■ **Your objective**: Edit the stretch of the article on scholarship in an age of participation from "This article is" through "and information integrity." so that "dissemination" reads "distribution", and give the edited passage.

This article is a complete reprint of George Siemens article, 'Scholarship in an age of participation'. reproduced under the terms of granted by his Creative Commons Licence

George Siemens
March 27, 2007

Journals are an essential and trusted aspect of knowledge growth and dissemination. New discoveries, advances in disciplines, and critical solutions to complex problems find their home in academic journals. The future language and concepts of science and society often find their first life in peer review and formal publication. Citations are the heart of the process - establishing reputations and providing the infrastructure for knowledge growth and information integrity.

Eugene Garfield’s Journal Impact Factor (JIF) utilizes citation analysis to determine (obviously) the impact of the journal. Larry Page’s (of Google) insight into the value of links (backrub as was his initial term) as a means of determining authority altered web search and online information access (John Battelle). By treating each link as a citation, and determining value of a web page based on incoming links, web sites are assigned a "page rank" similar to Garfield’s JIF.

Citations and weblinks are the lubricant of knowledge growth. Yet journals - the vehicle of citations - possess a weakness derived from the structured process of review and publishing. The methodical process of submission - editor evaluation, numerous reviews, and finally (possibly) publishing - is intended to filter those ideas lacking solid research or possessing faulty reasoning. The process is time consuming. Publication can take from six to twelve months (in some cases even longer).

The process itself can be frustrating for authors, with limited opportunities to address faults of, or engage in dialogue around, anonymous reviews. Peer review suffers challenges similar to any aspect of society - where power and knowledge aggregate, there is room for abuse and misuse. What peer review does offer is an element of transparency and authority from experts. The informalization of information, as evidenced by increased use of informal citations in student papers, growth of Wikipedia, and use of Google for research, presents new challenges. The basis of peer review and the architecture of citations are critical for academic discourse. Our challenge is one of preserving the value of traditional approaches, while utilizing the best of emerging approaches.

■ **Given data**:
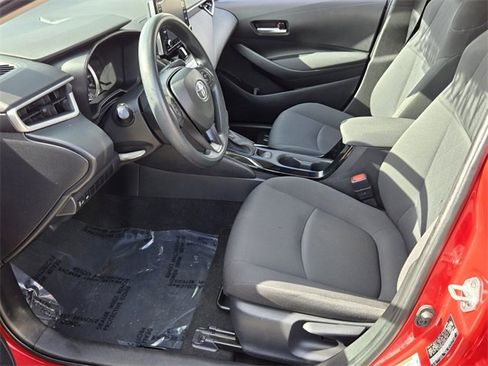 Used 2021 Toyota Corolla LE image 10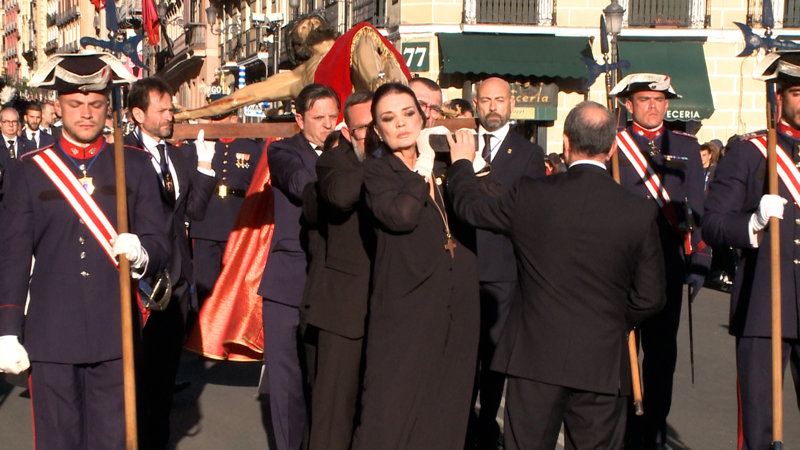 María José, muy emocionada durante la procesión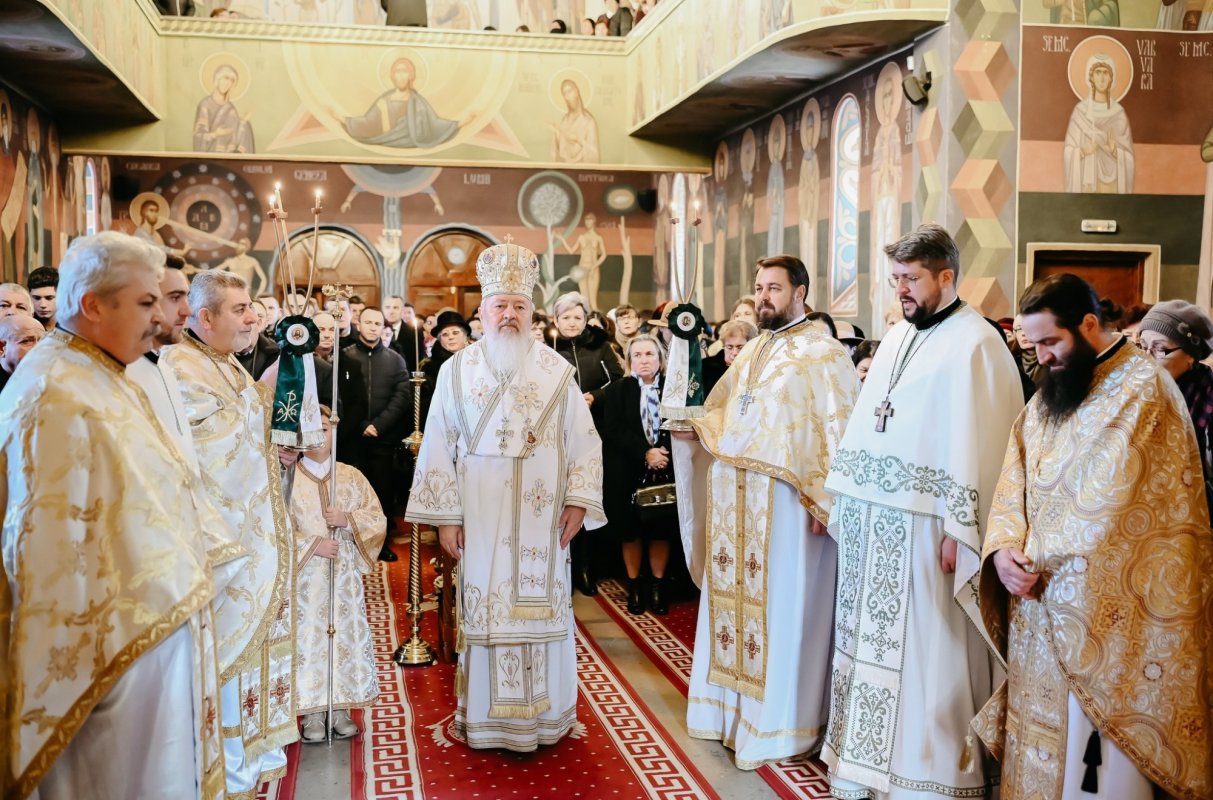 Hramul Bisericii „Întâmpinarea Domnului” din Cluj‑Napoca  323583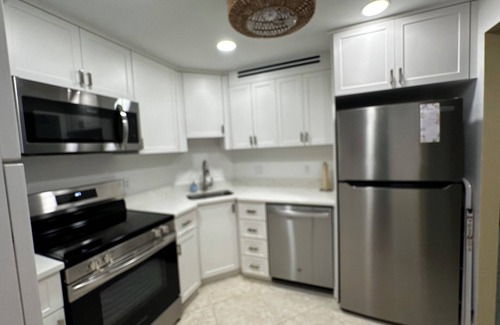 Marco Island Condo | SAVE IN SEPTEMBER! Beachfront 2BR in South Seas T3-508 with Updated Kitchen!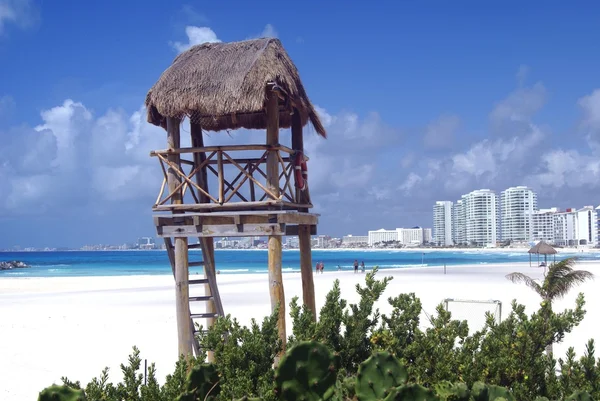 Beach tower, Cancun, Meksyk — Zdjęcie stockowe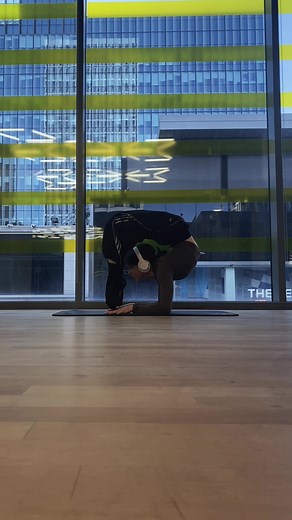 Connecting 🔗 #flexibility #flexible #stretching #stretch #fyp | flexibility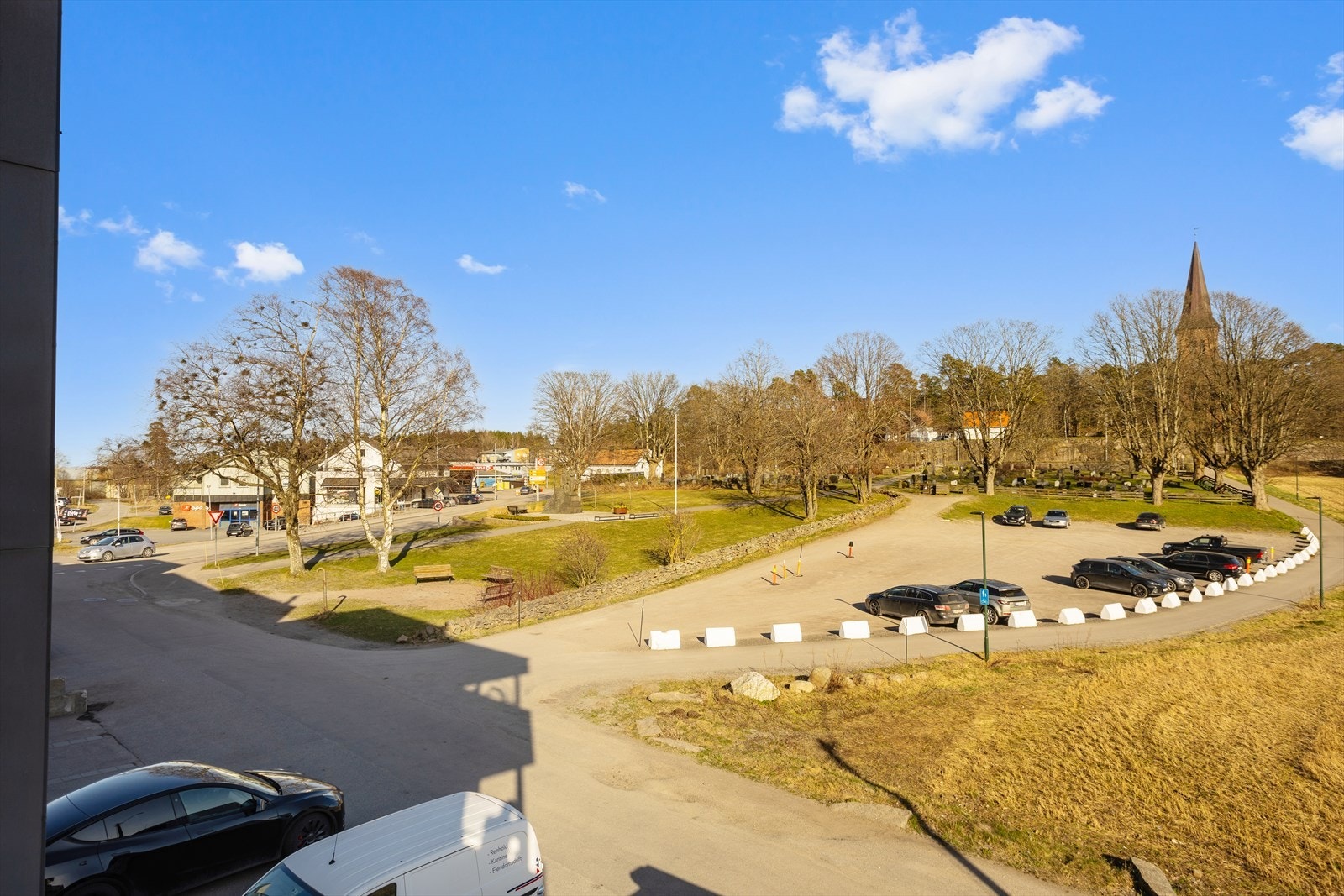 Kort avstand til jernbanestasjonen med god offentlig kommunikasjon til Tønsberg/Oslo. Galleribilde
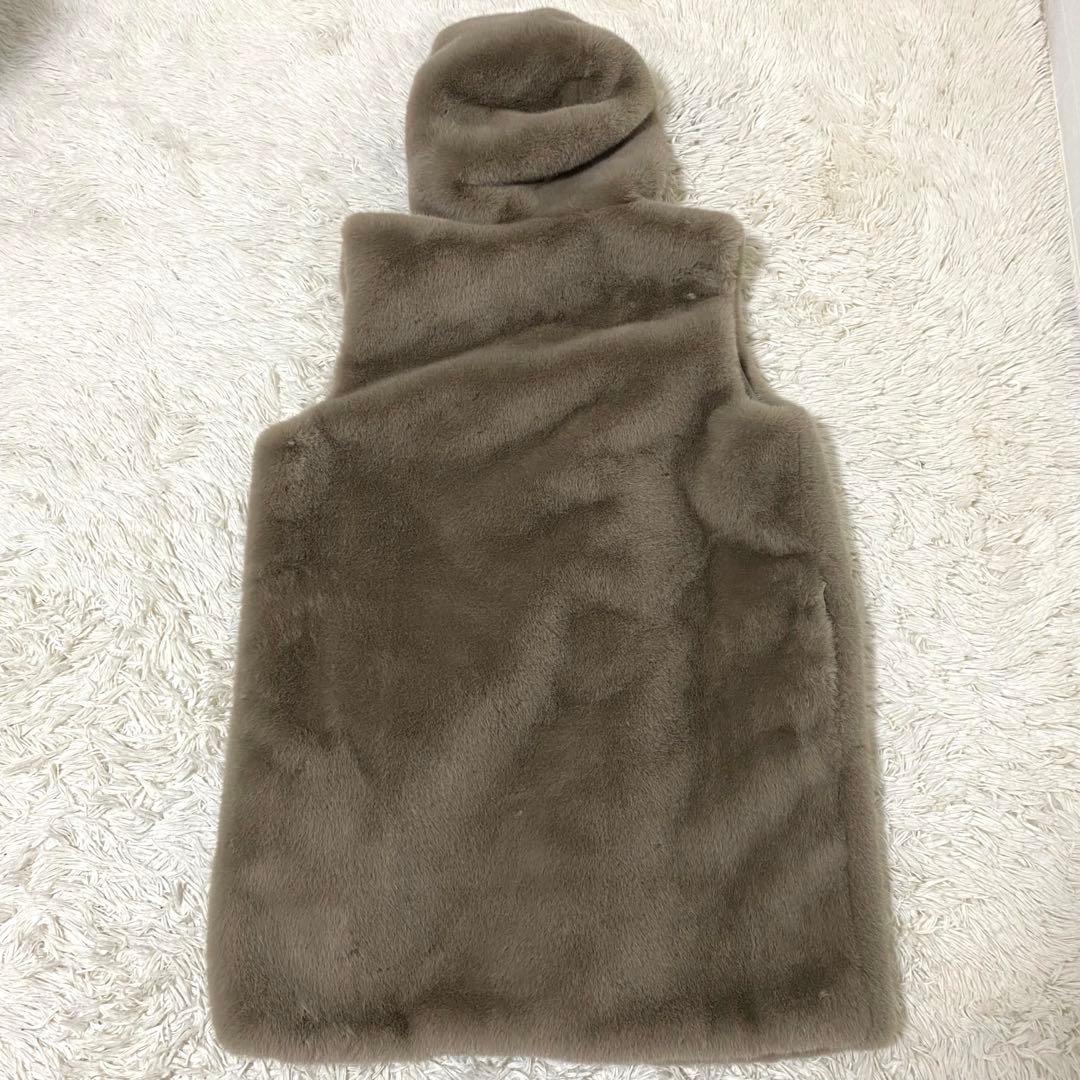 美品】 バーニーズニューヨーク フェイクファー ベスト フード 高級感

■ **Expected answer**:
This article is a complete reprint of George Siemens article, 'Scholarship in an age of participation'. reproduced under the terms of granted by his Creative Commons Licence

George Siemens
March 27, 2007

Journals are an essential and trusted aspect of knowledge growth and distribution. New discoveries, advances in disciplines, and critical solutions to complex problems find their home in academic journals. The future language and concepts of science and society often find their first life in peer review and formal publication. Citations are the heart of the process - establishing reputations and providing the infrastructure for knowledge growth and information integrity.